Первым шагом на пути реализации александровской задачи по перекодировке образа поляка-врага стало продвижение идеи забвения во многих отношениях еще не завершившегося столкновения, а также поспешное и энергичное предъявление прощения противнику. Прощать жителей территорий, «присоединенных от Польши», как в это время называли аннексированные в конце XVIII в. Литву и Белоруссию, начали еще во время войны. Так, манифест от 12 (24) декабря 1812 г., адресованный полякам, обещал монаршее прощение всем, кто находился на службе неприятеля, а также тем, кто покинет ряды противника и вернется в свои дома в течение двух месяцев. Захваченным в период военных действий полякам было дано обещание, что «плен их разрешится окончанием настоящей войны»[1081]. Стоит отметить, что это произошло за полтора года до всеобщего амнистирования тех, кто служил Наполеону и французской администрации[1082].
Как и обещал император, окончание войны стало новым этапом разворачивания стратегии прощения. 19 (31) марта 1814 г. русские войска во главе с Александром I вошли в Париж. В пасхальный день 10 (23) апреля на месте, где в 1793 г. был казнен Людовик XVI, была проведена пасхальная литургия[1083]. Император Александр словно указывал: смута, начавшаяся революцией, завершена, зло повержено, а добро торжествует.

### ИСХОДНЫЙ МАТЕРИАЛ

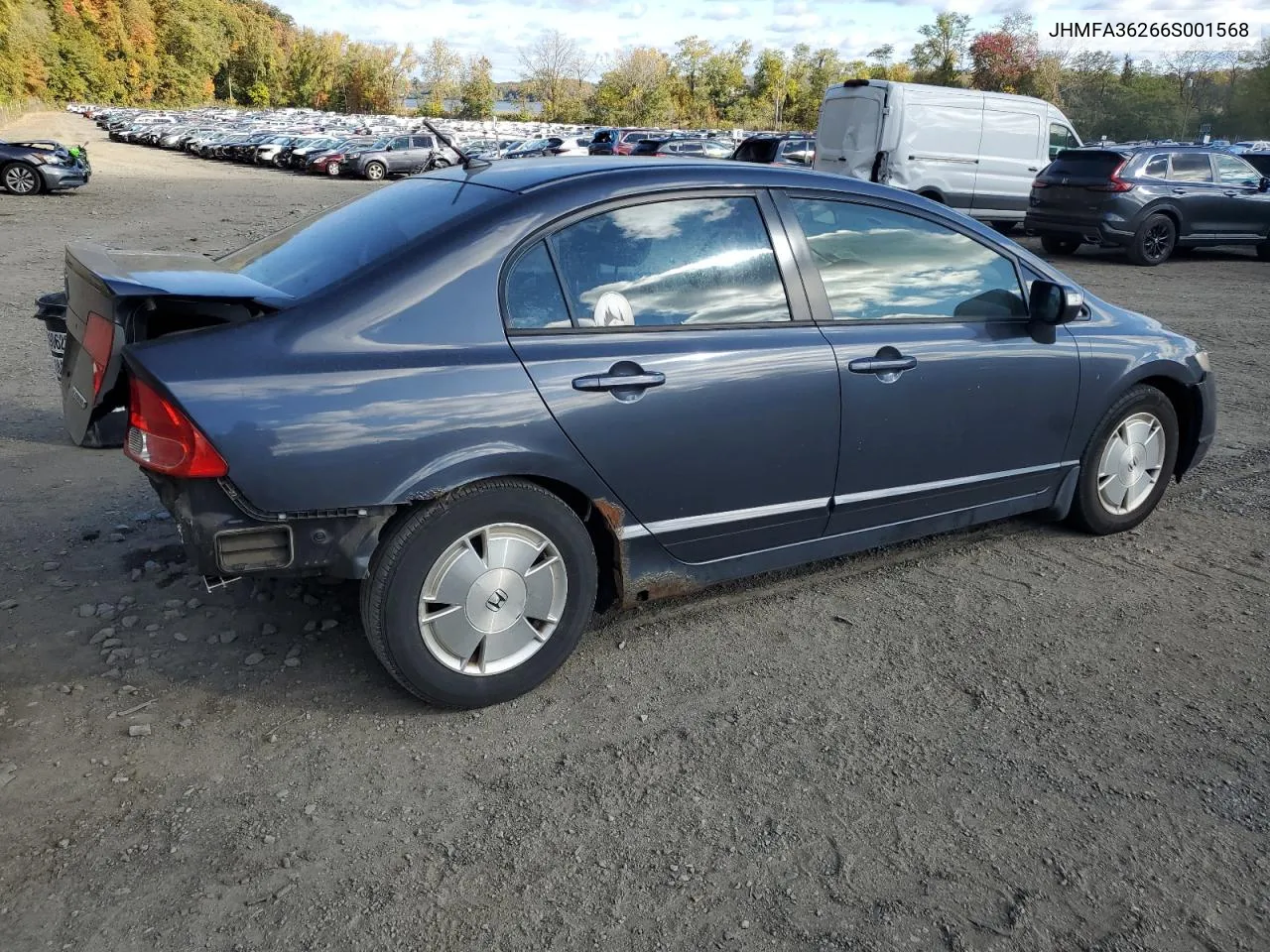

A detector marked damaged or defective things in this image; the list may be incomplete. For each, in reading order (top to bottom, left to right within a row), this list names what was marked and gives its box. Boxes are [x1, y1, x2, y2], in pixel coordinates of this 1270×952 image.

### ЗАДАНИЯ
1. Выпиши все географические названия (страны, области, города), упомянутые в тексте о политике прощения поляков при Александре I.
2. Изложи текст о политике прощения поляков при Александре I в двух предложениях.
3. Продолжи текст о политике прощения поляков при Александре I после его последнего предложения.

### ОТВЕТЫ
1. Польша, Литва, Белоруссия, Париж.

2. Первым шагом Александра I к перекодировке образа поляка-врага стали призыв к забвению еще не завершившегося столкновения и прощение противника, начавшееся еще во время войны: манифест от 12 (24) декабря 1812 г. обещал прощение полякам, служившим неприятелю или вернувшимся домой в течение двух месяцев, а пленным — окончание плена с завершением войны. Окончание войны стало новым этапом этой стратегии: в 1814 г. русские войска во главе с императором вошли в Париж, а в пасхальный день на месте казни Людовика XVI была проведена литургия.

3.
Польские войска сдались Александру I после первого отречения Наполеона[1084]. В литературе это событие традиционно описывают достаточно невнятно: польские офицеры и генералы из разбитых наполеоновских войск, узнав об отказе французского императора от власти, сформировали несколько делегаций и явились к Александру I. Одна из таких делегаций в составе командовавшего военной разведкой во время наполеоновской кампании в России генерала М. Сокольницкого[1085] и полковника Шимановского обратилась к российскому монарху с просьбой сохранить национальные цвета униформы поверженных польских войск[1086]. Описание произошедшего рисует алогичность действий обеих сторон. Освобожденные от клятвы перед Бонапартом (это оговаривается отдельно), представители польских легионов по некой непроговариваемой причине являются к Александру I, инициируя обсуждение вопроса второго или даже третьего ряда. С другой стороны, в ответ на их обращение российский император произносит короткую, но поразительную речь: «Да, я надеюсь, что вы их станете носить с уверенностью сохранить навсегда. Правда, мне придется преодолеть много затруднений, но вы меня видите в Париже – этого достаточно. Я предаю прошедшее полному забвению, хотя я мог бы пожаловаться на многих лиц вашей нации, но я хочу все позабыть и видеть в вас лишь ваши доблести. Вы храбрецы, вы благородно выполнили свой долг»[1087]. Далее, прерывая Сокольницкого, поспешившего выразить признательность, император провозглашает: «Господа, я не прошу у вас благодарности ранее, чем заслужу на то право делами, которые скоро осуществятся. Я поручаю вам выразить вашему войску те намерения, которые вы во мне нашли по отношению его!.. Она (Польша. – Прим. авт.) не неизлечима… Спросите ваших соотечественников, как вели себя мои войска в вашей стране, так как я издавно исполнен добрых намерений к вашей стране. Командовать вами будет брат мой»[1088].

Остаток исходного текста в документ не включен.